A good faith deposit of not more than 1/2 of the total estimated fee may be requested if the fee
estimate or charge exceeds $50. If this occurs, the public body must also include a best efforts
estimate of the time frame it will take for it to comply with the request with the total fee estimate.
No fees may be charged for information available on a Client's website, unless paper copies are
requested after the requester is informed by the public body of the availability of the materials
on the website. A public body may refer the requester to the website in lieu of providing the
information. Additionally, if an employee receives a verbal request for information that is
available on the website, he/she must inform the requester of its availability and location on the
website.
In addition to changes to allowable fees, the revisions include additional mandates for how to
assess and treat requests from indigent individuals and nonprofit organizations. A 100%
deposit may be required from individuals who have requested, but not paid for, records in the
past, with certain specified limitations.
16. Access to Information
If a requester asks for records via nonpaper physical media, the public body must comply with
this request if it is technologically capable of doing so.
A public body is now required to establish procedures and guidelines to implement FOIA. A
public body must also create a written public summary of the procedures and guidelines
explaining to the public how to submit a request, how to understand a response, deposits, and
fees, and how to appeal an adverse decision in "a manner so as to be easily understood by the
general public." This should be prepared by each Client based on its particular procedures.
The procedures, guidelines, and written summary must be posted on a public body's website
and must be made available for free with each written response to a FOIA request and upon
request.

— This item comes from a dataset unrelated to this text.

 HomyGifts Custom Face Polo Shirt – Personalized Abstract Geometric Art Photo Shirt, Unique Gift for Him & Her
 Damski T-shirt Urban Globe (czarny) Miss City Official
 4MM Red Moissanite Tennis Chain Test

These may be provided in a written response by providing a link to the appropriate
web page, as opposed to producing paper copies.

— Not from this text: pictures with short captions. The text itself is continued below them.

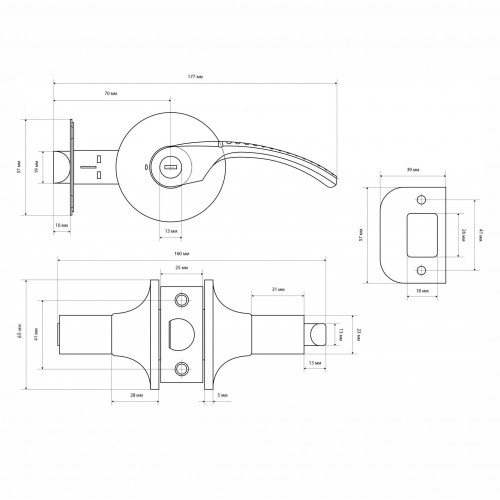 СТАНДАРТ 8510 BK AC медь фикс Защёлка НОВИНКА (20)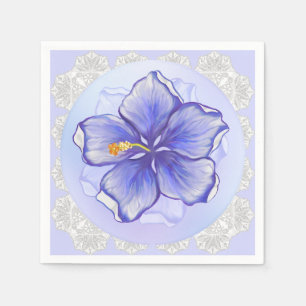 Hibiskus und Spitze BLAU Serviette
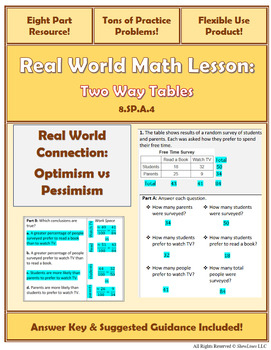 Preview of Two Way Tables: Engaging 8 Part Lesson/Practice (Flexible Use!)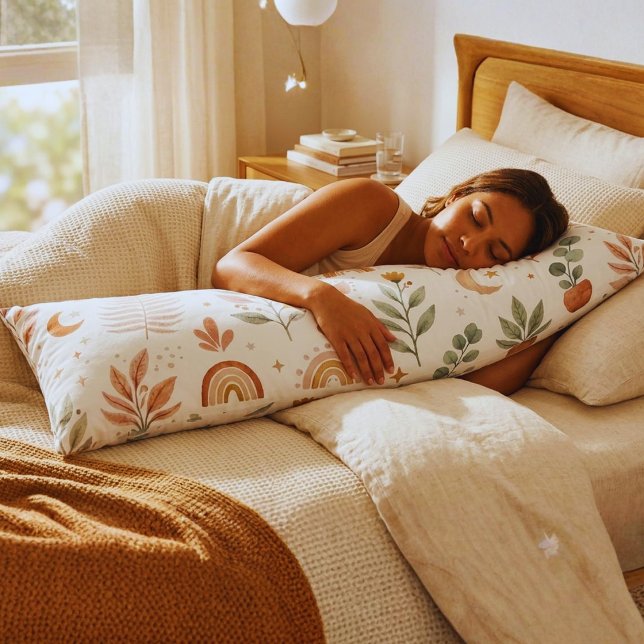 Boho regnbåge öken succulent och solros kroppskudde (Boho Floral Maternity Body Pillow | Soft Pregnancy & Side Sleeper Cushion)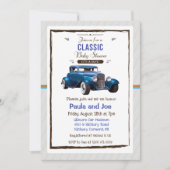 Uitnodiging voor klassieke auto vintage baby showe (Voorkant)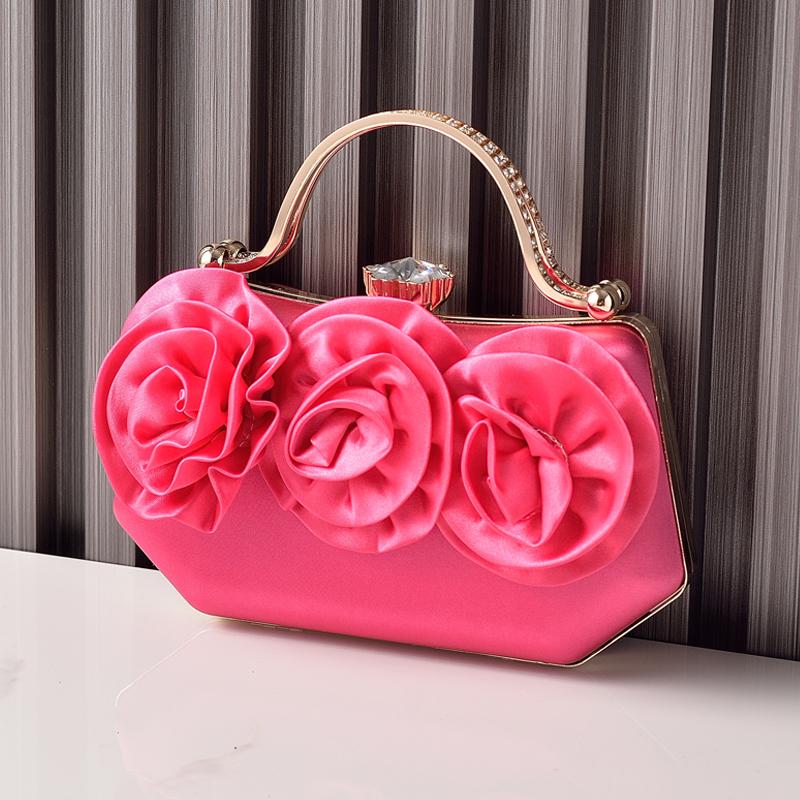 

Wine Red Bag Flower Silk Elegant Handbags for Ladies Shoulder Diamond Hasp Luxury Brands Clutches High Quality Bride Women s Bag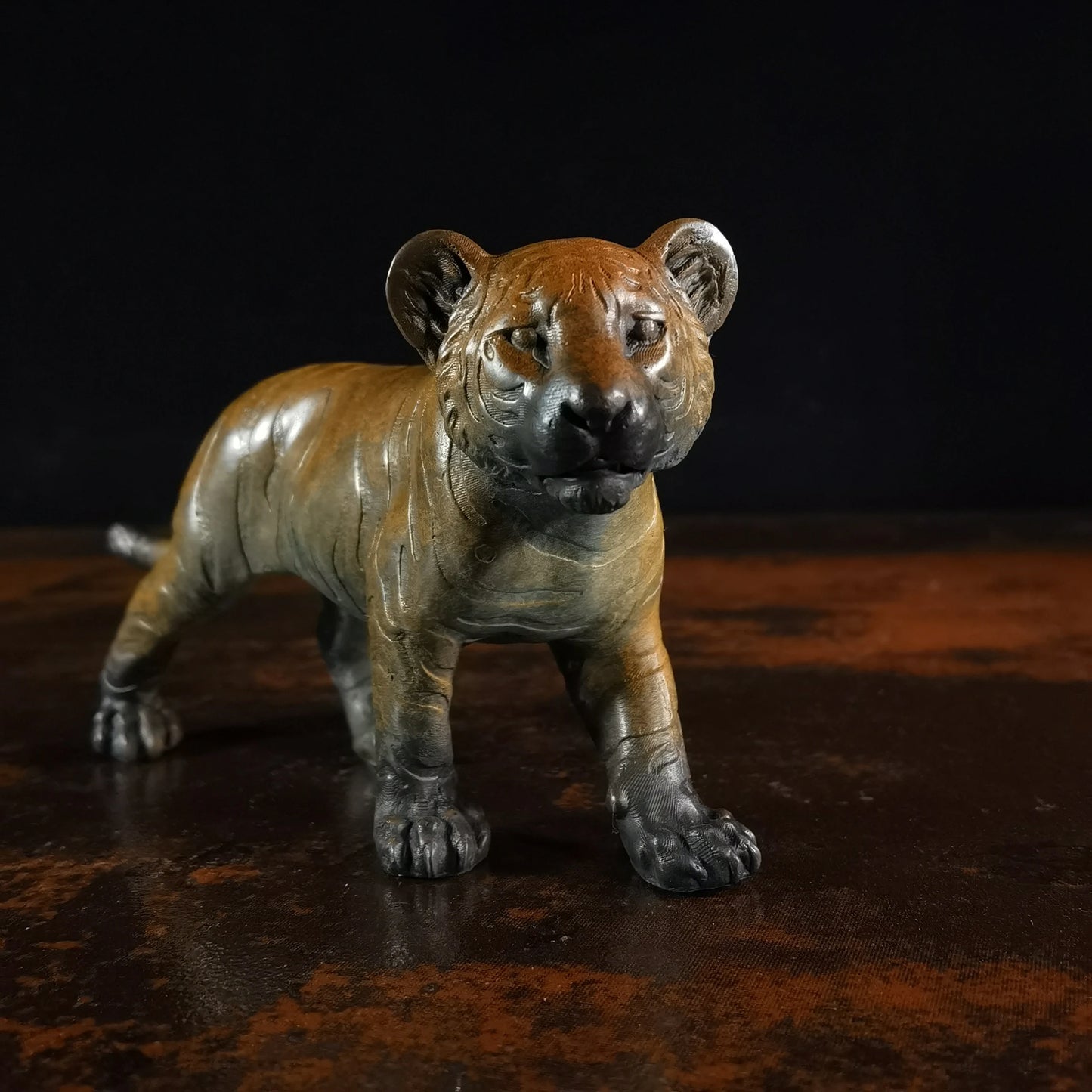 Limited Edition Famous sculptor Auspicious animal Ornament Original Tiger cub Good luck bronze Sculpture home office Bar ART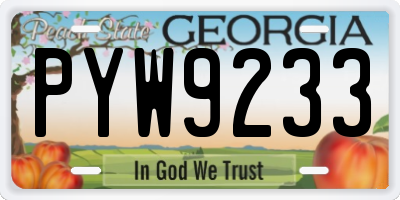 GA license plate PYW9233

Time for Response/Failure to Respond
The revisions allow for relief from the response time requirements if a written request is
submitted electronically and ends up in the public body's spam or junk mail folder. If that
happens, the request is not considered received until 1 day after the public body first becomes
aware of the request.
If a public body does not respond in a timely manner, if must reduce charges for permissible
labor costs as described in the statute (5% per day up to a 50% maximum). However, this
reduction is only required if: 1) the failure was willful and intentional, or 2) the request included
certain terms or words within the first 250 words such that the entity should have realized it was
a FOIA request.
Penalties/Remedies
The civil fines for an "arbitrary and capricious" violation of the act have increased to $1,000.

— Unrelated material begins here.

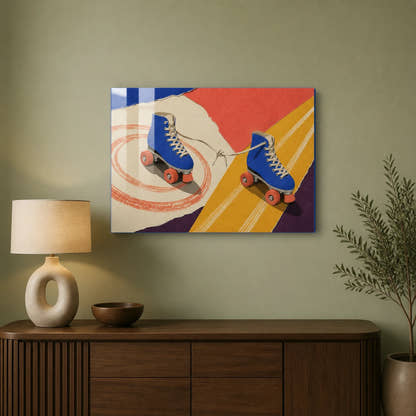 Roller Skates acrylic print in a living room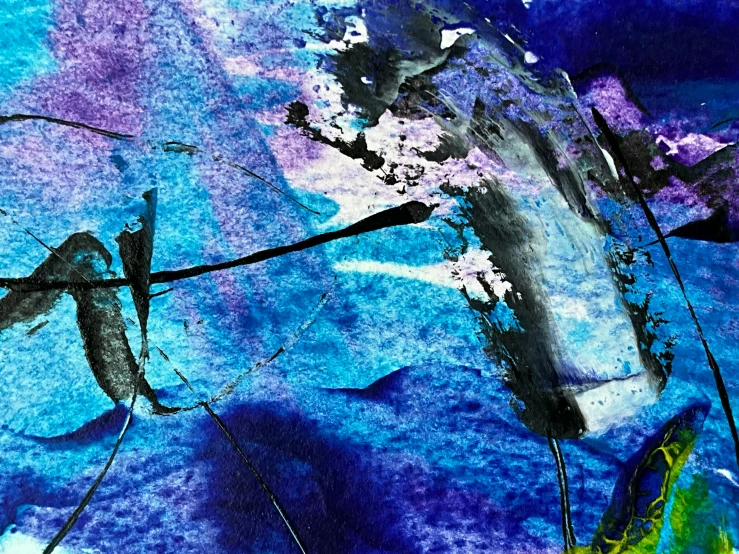 painting of fish in blue water with an abstract background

Additional civil fines of $2,500 - $7,500 are required to be assessed against a public body if a
court finds the public body willfully and intentionally failed to comply or otherwise acted in bad
faith.
The requesters have two options if the public body charges an excessive fee: 1) appeal to the
head of the public body, if permitted by the procedures and guidelines, or 2) initiate a civil action
in the circuit court. If an appeal to the head of the public body is appropriate, the head of the
public body must take action within 10 business days after receiving the appeal.
If you have any questions concerning the information in this alert, you should address them
directly with your board’s legal counsel.
This legal alert is intended as general information and not legal advice. No attorney-
client relationship exists. If legal advice is required, obtain the services of an attorney.